Request 1:
Answer these questions on the passage about newspaper subscriptions:
(a) Which newspaper besides the New York Times was delivered to the writer's home in Santa Barbara?
(b) In what year did the writer switch to a digital subscription?
(c) In what year did the writer restart home delivery of the print edition?

Text passage:
+++
I have had a subscription to the New York Times, in some one form or another, for as long as I can remember, even before I moved to city in 2001. While still living in Santa Barbara in the late 1990s and at the urging of one of my college professors, I subscribed to the New York Times at the same time I was receiving home delivery of the Los Angeles Times. Let’s just say that my recycling bins were never so full as they were during that era. I continued the subscription when I moved to New York, and it followed me from one apartment to another. Finally, in 2010, while living in Long Island City, I frustratingly gazed at my overflowing paper-recycling bin and decided that my print-news era was over. I switched to a digital subscription.

Yet in 2020, when almost every aspect of my life exists in “cyberspace,” I decided to restart home delivery of the print edition. Let this sink in: I am now paying someone to bring over many sheets of paper to my home just so I can get the news, as if there was no other way to get it.

Here are some reasons why I switched to home delivery of the print edition:

  • Over the summer, I often go to the beach and prefer to read the news in print. I can’t read my phone or tablet under the bright, hot sun.
+++
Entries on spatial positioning
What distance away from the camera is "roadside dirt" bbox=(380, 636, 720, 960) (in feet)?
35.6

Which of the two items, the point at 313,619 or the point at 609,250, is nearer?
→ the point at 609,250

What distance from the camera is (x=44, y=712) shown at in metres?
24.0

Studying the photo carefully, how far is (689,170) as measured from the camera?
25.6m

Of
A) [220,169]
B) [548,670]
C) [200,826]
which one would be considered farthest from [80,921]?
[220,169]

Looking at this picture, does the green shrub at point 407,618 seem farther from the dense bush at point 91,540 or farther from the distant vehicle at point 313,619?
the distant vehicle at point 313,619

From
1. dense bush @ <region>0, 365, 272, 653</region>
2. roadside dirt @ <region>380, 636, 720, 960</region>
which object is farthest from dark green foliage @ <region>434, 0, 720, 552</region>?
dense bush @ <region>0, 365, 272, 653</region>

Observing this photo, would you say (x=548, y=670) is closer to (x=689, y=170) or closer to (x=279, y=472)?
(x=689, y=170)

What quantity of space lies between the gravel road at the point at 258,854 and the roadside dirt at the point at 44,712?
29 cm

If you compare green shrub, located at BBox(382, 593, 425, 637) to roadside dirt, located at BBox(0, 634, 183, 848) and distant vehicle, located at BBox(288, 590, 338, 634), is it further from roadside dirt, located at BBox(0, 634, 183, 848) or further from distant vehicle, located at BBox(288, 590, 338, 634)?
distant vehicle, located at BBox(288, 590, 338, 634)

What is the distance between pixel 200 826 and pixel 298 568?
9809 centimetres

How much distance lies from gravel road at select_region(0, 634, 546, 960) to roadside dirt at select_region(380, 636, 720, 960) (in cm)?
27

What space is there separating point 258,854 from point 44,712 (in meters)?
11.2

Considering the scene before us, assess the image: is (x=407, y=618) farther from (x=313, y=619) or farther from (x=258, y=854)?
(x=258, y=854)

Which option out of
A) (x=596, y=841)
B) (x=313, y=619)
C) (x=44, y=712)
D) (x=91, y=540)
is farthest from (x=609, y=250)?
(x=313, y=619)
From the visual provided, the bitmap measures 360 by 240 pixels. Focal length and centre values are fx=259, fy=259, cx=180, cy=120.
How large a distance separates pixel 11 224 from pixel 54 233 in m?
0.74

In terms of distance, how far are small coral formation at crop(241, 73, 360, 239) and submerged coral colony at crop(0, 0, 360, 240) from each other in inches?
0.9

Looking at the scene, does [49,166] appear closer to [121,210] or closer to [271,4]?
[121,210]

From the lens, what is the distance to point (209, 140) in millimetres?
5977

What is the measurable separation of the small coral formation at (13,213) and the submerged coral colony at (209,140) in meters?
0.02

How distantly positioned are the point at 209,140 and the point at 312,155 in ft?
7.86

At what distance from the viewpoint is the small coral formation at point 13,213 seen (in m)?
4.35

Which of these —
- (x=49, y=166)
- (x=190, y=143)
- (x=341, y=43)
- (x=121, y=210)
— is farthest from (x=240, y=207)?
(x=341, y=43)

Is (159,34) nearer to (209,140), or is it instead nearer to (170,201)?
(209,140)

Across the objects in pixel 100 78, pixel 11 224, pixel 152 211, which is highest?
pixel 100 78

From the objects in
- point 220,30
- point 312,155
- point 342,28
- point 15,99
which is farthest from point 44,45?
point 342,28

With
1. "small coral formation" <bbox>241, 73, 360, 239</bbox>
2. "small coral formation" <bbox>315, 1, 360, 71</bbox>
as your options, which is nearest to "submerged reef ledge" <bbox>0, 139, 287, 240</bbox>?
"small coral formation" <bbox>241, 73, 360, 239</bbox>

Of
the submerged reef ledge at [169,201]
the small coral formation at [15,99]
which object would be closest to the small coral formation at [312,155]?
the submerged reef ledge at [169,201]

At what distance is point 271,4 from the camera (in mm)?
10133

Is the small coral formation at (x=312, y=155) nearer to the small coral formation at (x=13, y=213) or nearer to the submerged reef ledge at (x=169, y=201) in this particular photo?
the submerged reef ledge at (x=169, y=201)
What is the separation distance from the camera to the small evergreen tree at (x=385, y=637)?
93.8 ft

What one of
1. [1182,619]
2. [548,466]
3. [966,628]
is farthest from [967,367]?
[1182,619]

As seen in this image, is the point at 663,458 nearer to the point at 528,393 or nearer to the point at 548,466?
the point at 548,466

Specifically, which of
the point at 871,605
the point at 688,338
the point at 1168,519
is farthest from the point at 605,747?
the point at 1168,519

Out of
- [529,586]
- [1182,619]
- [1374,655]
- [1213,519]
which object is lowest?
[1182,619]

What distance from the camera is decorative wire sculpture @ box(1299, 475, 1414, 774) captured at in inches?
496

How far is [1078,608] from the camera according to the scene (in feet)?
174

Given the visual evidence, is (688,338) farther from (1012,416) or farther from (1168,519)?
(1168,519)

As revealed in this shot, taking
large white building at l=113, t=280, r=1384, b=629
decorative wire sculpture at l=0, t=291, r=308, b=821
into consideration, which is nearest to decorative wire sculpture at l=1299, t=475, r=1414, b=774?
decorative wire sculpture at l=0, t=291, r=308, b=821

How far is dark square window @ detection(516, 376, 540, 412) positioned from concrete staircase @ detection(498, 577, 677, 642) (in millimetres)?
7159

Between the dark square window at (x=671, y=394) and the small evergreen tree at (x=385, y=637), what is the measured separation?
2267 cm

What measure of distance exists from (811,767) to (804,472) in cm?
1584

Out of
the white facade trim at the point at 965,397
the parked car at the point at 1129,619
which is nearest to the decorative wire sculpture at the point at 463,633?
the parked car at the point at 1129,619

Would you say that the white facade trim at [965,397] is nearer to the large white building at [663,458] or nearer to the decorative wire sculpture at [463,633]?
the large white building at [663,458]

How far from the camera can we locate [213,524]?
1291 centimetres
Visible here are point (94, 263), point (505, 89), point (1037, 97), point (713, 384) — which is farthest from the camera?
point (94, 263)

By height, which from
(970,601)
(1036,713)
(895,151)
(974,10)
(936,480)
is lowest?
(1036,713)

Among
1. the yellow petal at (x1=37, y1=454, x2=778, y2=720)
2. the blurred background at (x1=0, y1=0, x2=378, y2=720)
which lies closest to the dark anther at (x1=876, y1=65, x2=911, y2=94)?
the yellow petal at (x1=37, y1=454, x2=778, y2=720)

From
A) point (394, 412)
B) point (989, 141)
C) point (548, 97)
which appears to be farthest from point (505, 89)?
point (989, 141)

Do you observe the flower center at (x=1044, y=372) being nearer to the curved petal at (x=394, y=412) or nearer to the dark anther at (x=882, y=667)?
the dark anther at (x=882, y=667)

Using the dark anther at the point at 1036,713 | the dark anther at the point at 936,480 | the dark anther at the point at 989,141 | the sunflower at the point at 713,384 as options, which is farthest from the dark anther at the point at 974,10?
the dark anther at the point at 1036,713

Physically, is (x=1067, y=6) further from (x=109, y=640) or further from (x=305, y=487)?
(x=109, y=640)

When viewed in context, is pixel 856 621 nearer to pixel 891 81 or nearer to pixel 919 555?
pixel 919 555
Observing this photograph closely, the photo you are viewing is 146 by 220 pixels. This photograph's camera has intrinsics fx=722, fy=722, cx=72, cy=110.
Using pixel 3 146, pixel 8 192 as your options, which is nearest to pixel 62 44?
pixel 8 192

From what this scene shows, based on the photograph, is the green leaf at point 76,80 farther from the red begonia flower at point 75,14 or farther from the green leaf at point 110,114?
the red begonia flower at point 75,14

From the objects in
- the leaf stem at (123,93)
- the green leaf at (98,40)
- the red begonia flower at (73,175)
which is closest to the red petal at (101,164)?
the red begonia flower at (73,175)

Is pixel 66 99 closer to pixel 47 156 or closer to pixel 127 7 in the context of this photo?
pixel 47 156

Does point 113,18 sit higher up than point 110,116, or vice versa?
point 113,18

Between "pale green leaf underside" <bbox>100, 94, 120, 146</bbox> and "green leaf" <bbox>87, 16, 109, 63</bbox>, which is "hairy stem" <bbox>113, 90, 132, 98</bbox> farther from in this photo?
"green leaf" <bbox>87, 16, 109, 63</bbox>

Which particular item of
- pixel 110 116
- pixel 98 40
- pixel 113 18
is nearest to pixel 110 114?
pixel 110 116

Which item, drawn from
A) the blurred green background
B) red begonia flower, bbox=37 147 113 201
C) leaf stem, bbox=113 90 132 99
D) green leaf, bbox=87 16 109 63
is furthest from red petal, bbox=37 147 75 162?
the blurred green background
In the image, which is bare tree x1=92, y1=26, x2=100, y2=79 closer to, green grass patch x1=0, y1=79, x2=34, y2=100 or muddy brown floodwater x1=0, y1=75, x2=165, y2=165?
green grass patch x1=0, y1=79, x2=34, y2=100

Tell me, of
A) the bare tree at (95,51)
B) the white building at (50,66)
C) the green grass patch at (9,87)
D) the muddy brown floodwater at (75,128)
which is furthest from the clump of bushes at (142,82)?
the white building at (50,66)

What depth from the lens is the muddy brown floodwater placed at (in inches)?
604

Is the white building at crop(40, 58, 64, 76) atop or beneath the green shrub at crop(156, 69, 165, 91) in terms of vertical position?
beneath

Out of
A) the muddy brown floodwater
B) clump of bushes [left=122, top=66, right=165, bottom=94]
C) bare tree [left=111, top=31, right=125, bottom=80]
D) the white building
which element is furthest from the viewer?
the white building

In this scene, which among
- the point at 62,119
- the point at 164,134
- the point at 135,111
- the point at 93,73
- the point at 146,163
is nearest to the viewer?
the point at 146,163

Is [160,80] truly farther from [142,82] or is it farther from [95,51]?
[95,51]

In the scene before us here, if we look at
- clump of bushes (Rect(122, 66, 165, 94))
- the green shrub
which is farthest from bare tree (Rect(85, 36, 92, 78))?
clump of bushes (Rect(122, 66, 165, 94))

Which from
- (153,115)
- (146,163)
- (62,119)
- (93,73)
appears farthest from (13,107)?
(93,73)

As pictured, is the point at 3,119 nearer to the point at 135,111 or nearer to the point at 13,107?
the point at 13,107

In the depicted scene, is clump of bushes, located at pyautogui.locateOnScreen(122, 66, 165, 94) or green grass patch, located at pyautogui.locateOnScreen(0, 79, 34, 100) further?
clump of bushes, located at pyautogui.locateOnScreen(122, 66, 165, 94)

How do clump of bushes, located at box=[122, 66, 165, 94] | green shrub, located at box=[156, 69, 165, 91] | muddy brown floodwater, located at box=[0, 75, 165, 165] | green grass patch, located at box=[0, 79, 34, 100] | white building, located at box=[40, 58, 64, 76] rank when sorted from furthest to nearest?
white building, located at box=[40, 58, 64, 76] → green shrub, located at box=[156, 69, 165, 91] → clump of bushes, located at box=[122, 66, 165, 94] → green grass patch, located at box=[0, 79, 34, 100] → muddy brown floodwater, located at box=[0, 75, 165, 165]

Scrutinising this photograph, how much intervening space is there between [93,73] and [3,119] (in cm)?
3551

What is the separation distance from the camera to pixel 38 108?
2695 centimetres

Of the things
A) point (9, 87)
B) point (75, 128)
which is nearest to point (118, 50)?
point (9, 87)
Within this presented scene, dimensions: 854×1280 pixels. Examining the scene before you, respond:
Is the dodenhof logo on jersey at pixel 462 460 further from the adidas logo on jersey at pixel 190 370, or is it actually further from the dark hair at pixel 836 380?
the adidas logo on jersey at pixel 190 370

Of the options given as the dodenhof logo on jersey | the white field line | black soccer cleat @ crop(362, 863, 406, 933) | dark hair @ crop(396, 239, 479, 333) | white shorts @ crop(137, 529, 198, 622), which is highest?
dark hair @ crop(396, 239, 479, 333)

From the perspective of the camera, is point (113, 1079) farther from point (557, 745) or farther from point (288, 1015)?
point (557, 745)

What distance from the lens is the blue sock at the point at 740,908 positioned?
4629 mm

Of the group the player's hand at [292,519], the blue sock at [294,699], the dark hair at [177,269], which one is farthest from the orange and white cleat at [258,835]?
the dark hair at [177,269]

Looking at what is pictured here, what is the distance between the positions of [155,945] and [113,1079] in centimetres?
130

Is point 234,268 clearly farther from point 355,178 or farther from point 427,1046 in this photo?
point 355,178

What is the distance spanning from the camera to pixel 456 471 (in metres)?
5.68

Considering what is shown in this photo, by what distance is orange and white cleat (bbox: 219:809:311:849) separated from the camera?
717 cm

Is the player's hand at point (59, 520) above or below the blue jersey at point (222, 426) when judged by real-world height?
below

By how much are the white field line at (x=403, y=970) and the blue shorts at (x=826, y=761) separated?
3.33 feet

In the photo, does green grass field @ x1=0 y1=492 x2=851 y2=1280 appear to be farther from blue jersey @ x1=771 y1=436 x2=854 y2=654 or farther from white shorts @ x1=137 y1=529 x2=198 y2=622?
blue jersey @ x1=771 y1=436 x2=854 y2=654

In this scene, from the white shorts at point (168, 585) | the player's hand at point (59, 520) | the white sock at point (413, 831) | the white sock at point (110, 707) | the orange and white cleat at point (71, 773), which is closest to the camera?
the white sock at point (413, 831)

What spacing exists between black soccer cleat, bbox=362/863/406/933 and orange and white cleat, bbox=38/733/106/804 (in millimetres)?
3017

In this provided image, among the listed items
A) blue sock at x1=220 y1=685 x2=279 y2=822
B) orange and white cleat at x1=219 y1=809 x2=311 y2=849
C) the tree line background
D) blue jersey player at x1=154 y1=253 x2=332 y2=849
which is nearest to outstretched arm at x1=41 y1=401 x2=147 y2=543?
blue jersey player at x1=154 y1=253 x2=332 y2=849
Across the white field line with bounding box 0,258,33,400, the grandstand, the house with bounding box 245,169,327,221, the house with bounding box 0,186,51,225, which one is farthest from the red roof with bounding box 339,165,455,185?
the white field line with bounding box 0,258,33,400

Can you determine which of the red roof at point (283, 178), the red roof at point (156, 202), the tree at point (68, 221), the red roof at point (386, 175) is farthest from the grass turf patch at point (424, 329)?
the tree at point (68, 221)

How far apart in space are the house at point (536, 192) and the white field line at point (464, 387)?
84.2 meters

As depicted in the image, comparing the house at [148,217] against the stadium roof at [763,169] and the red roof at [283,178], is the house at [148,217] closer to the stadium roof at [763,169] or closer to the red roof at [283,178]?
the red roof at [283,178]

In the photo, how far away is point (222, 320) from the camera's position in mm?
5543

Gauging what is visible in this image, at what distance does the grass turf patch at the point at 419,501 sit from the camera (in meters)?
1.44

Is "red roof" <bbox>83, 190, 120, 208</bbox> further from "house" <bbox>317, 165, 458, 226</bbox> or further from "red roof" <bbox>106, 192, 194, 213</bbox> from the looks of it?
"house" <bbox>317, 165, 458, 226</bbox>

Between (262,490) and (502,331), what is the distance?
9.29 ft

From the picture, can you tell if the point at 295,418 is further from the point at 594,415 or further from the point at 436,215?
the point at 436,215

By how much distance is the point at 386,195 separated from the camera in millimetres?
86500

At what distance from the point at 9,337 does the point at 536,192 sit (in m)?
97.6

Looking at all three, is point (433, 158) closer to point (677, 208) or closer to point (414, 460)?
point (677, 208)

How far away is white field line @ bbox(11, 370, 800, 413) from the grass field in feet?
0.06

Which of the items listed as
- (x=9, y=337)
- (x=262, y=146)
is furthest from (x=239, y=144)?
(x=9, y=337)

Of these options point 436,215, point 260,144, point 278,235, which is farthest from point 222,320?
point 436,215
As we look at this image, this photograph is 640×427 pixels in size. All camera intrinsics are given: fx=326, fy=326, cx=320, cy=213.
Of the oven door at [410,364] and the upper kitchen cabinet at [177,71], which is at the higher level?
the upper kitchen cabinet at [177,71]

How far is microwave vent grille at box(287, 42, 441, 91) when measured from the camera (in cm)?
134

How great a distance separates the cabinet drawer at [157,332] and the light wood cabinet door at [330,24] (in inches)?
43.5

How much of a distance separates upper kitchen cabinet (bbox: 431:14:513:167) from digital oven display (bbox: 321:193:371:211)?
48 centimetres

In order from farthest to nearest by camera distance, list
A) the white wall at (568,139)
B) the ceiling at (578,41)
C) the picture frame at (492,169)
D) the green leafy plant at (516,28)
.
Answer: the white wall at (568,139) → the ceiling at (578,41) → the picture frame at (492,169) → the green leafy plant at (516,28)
+++
Request 2: In the records, starting at the line that contains "In order from" and ending at the end of the records, substitute "distance from the camera" for "camera distance" and write out those lines with nothing else changed.

Response 1:
(a) The Los Angeles Times
(b) 2010
(c) 2020

Response 2:
In order from farthest to nearest by distance from the camera, list
A) the white wall at (568,139)
B) the ceiling at (578,41)
C) the picture frame at (492,169)
D) the green leafy plant at (516,28)
.
Answer: the white wall at (568,139) → the ceiling at (578,41) → the picture frame at (492,169) → the green leafy plant at (516,28)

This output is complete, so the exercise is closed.